» Activity
Only the lines below from the one with "Guerlain 嬌蘭 Parure" through the one with "A prenuptial agreement" are to be written out, exactly and without any images.

[[ Record extracts open ]]

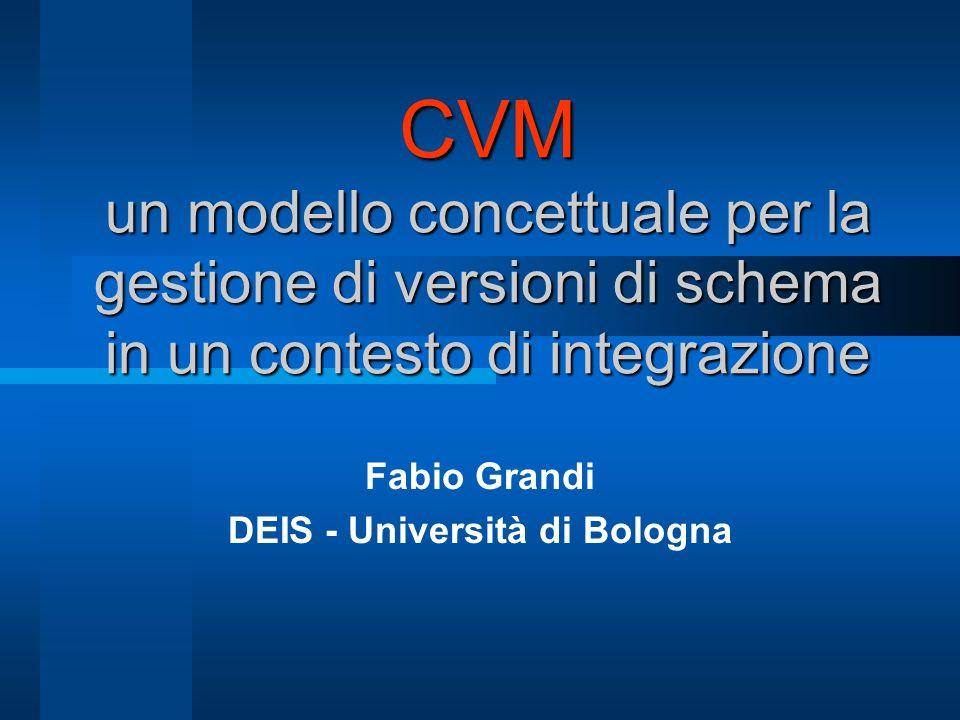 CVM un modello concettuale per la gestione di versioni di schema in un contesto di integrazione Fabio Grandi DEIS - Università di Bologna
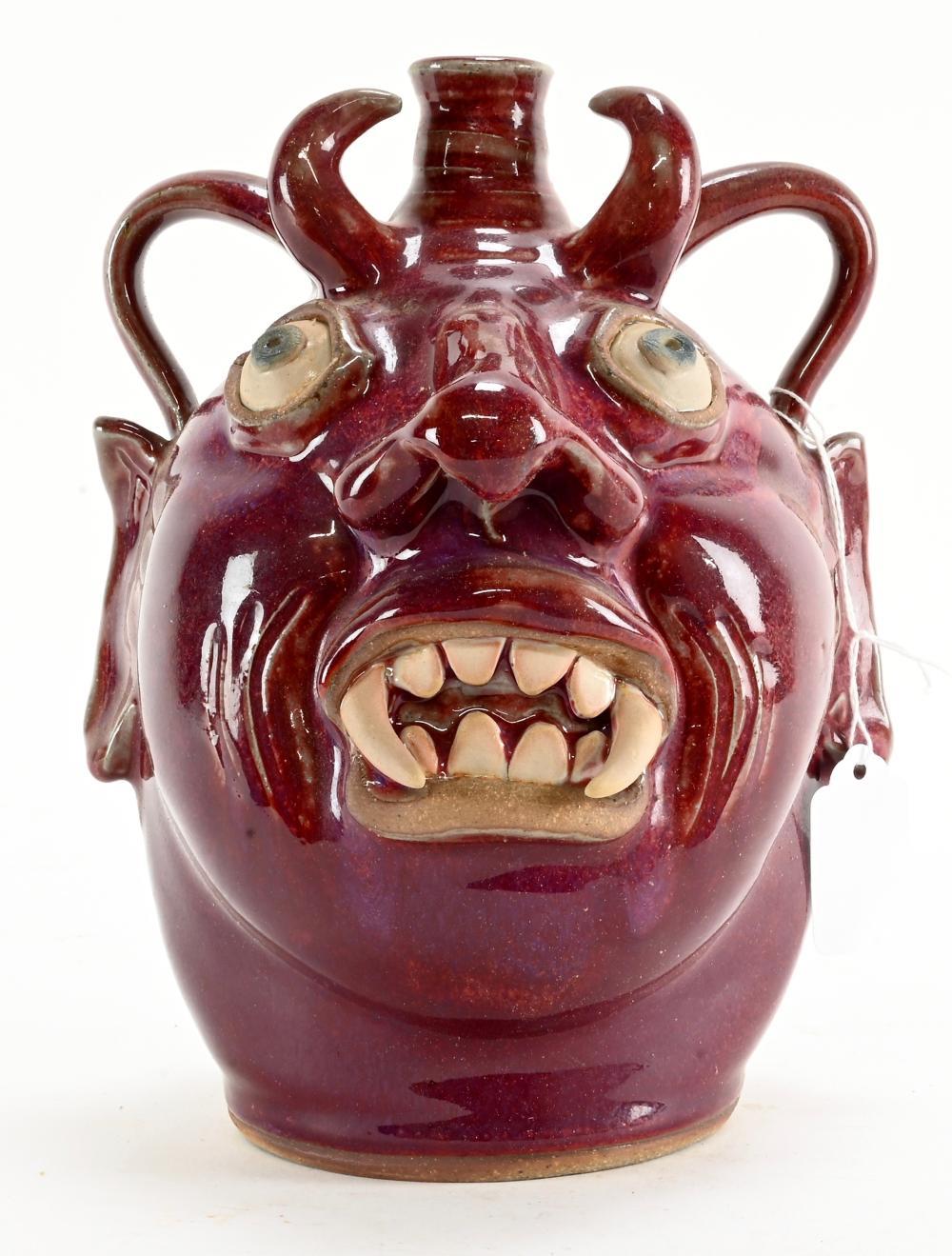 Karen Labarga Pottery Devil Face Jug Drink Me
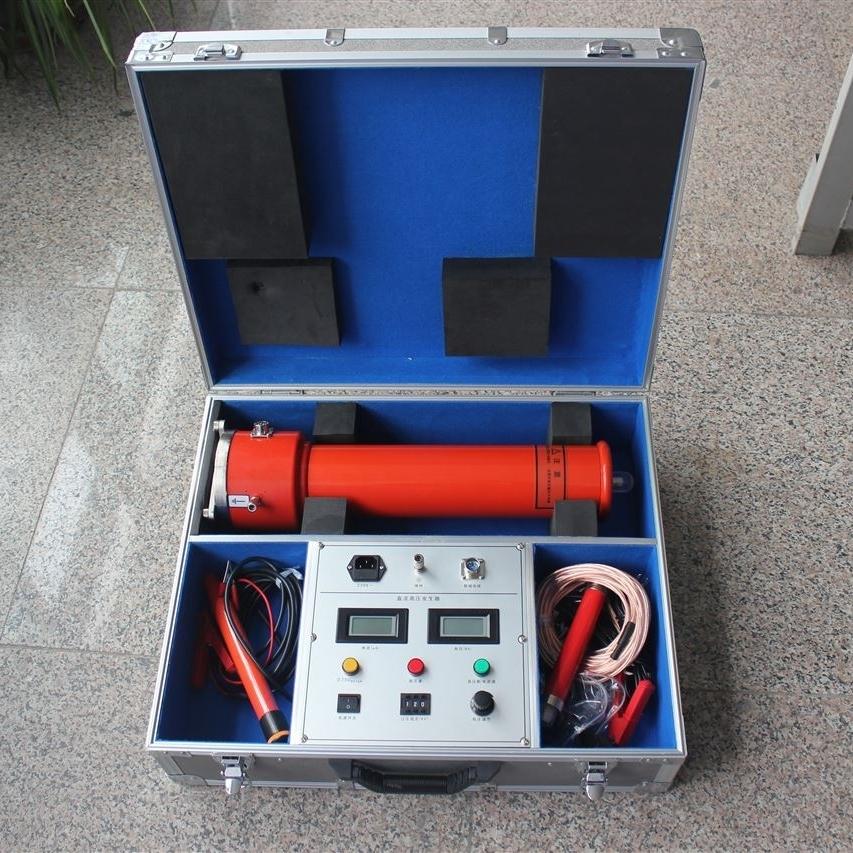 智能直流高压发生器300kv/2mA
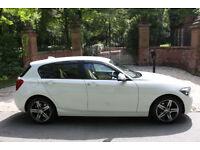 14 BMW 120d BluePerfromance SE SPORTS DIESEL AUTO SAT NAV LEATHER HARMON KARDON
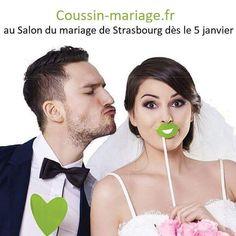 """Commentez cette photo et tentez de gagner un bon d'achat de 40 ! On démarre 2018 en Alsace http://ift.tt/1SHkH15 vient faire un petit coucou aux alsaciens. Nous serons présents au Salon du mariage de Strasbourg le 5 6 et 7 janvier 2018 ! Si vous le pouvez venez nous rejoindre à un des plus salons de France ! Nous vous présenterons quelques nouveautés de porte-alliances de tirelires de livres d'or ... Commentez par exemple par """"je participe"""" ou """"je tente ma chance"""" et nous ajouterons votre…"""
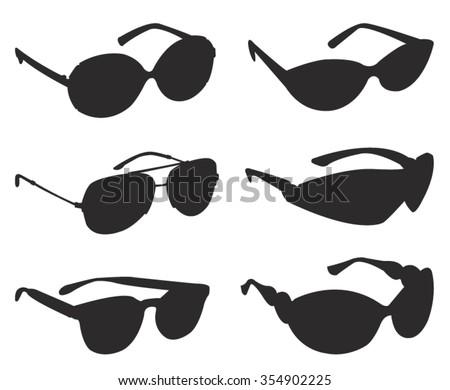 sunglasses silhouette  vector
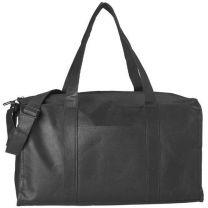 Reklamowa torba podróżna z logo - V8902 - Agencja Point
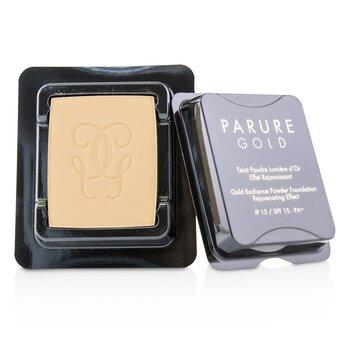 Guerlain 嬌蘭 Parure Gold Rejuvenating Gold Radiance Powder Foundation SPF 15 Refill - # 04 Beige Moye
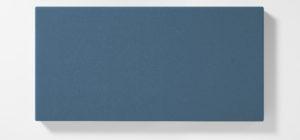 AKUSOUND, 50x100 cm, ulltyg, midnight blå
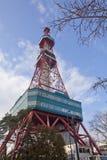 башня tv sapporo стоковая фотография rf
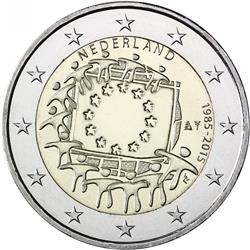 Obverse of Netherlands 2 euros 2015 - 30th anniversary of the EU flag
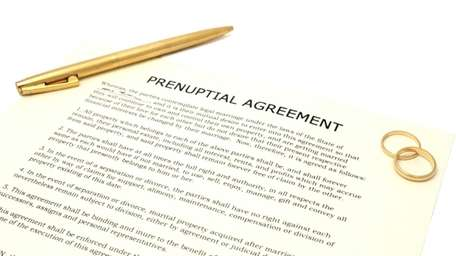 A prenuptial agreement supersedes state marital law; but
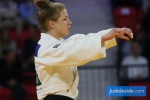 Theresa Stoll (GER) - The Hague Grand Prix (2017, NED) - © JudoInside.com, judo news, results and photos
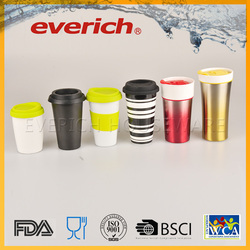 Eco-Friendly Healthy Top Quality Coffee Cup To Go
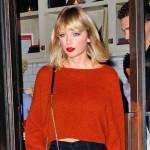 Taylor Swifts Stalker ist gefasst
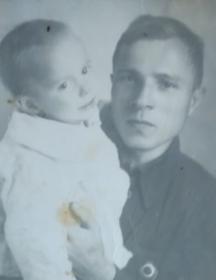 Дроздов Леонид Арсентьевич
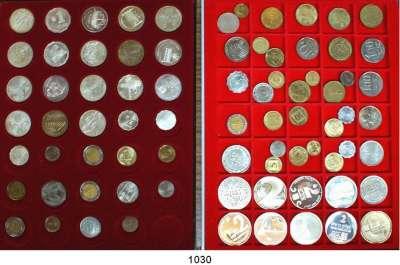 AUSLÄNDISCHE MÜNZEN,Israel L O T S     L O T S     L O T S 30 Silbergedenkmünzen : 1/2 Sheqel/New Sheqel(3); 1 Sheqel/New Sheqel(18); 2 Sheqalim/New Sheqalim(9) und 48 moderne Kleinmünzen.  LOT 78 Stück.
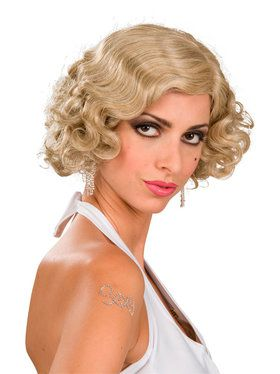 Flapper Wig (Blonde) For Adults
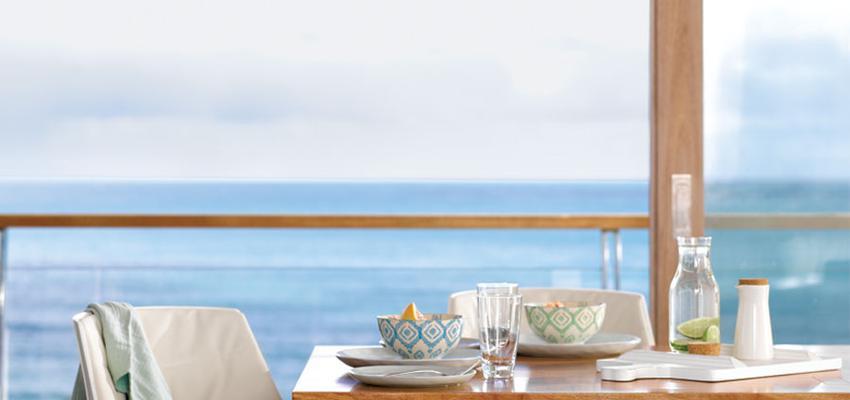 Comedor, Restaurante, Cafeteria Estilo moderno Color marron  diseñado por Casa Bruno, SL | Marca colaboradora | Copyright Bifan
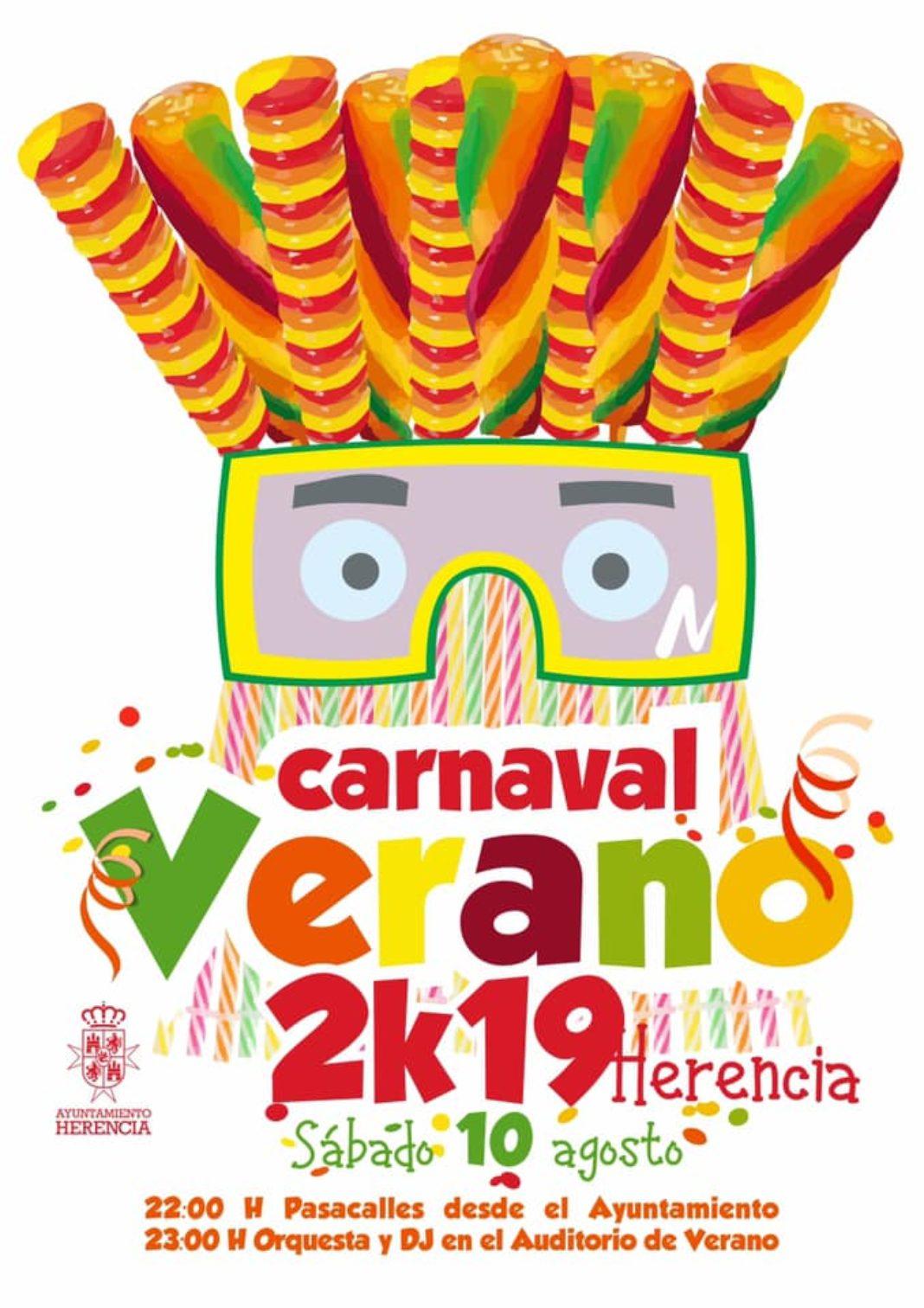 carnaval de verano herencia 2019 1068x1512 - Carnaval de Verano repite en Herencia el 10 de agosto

[[ Record extracts closed ]]

» Reply to the exercise
 Guerlain 嬌蘭 Parure Gold Rejuvenating Gold Radiance Powder Foundation SPF 15 Refill - # 04 Beige Moye
 AKUSOUND, 50x100 cm, ulltyg, midnight blå
 башня tv sapporo стоковая фотография rf
 Obverse of Netherlands 2 euros 2015 - 30th anniversary of the EU flag
 A prenuptial agreement supersedes state marital law; but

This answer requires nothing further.